- [RECORDS FOR THIS TASK]:

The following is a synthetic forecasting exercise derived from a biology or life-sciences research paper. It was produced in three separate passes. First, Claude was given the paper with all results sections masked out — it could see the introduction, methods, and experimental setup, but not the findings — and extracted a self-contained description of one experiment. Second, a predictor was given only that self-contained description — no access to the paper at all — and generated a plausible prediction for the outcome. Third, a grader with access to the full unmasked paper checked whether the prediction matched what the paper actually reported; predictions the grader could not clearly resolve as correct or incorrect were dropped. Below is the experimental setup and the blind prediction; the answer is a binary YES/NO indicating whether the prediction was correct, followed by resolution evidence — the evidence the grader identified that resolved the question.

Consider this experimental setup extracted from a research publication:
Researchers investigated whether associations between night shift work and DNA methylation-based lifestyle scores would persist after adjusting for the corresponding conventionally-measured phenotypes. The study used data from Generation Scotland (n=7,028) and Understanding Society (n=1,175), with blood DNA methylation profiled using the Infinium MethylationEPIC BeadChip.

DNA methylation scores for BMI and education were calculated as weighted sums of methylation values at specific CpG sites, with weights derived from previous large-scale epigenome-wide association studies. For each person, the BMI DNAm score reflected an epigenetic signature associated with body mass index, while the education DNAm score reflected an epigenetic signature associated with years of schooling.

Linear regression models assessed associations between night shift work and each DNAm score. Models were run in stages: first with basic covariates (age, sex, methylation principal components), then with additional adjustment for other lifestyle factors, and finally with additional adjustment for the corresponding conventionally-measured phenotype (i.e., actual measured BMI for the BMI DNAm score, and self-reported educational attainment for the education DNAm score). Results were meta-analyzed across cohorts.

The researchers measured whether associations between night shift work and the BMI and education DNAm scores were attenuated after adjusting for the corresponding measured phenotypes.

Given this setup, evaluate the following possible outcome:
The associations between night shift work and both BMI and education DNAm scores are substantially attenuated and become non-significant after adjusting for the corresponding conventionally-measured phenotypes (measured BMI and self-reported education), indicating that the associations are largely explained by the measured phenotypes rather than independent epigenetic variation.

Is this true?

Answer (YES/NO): NO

- [DESCRIPTION OF THE TASK]: Each line from the one with "The associations between" through the last line of the records must be written out word for word. Include nothing else.

- [ANSWER TO THIS EXERCISE]:
The associations between night shift work and both BMI and education DNAm scores are substantially attenuated and become non-significant after adjusting for the corresponding conventionally-measured phenotypes (measured BMI and self-reported education), indicating that the associations are largely explained by the measured phenotypes rather than independent epigenetic variation.

Is this true?

Answer (YES/NO): NO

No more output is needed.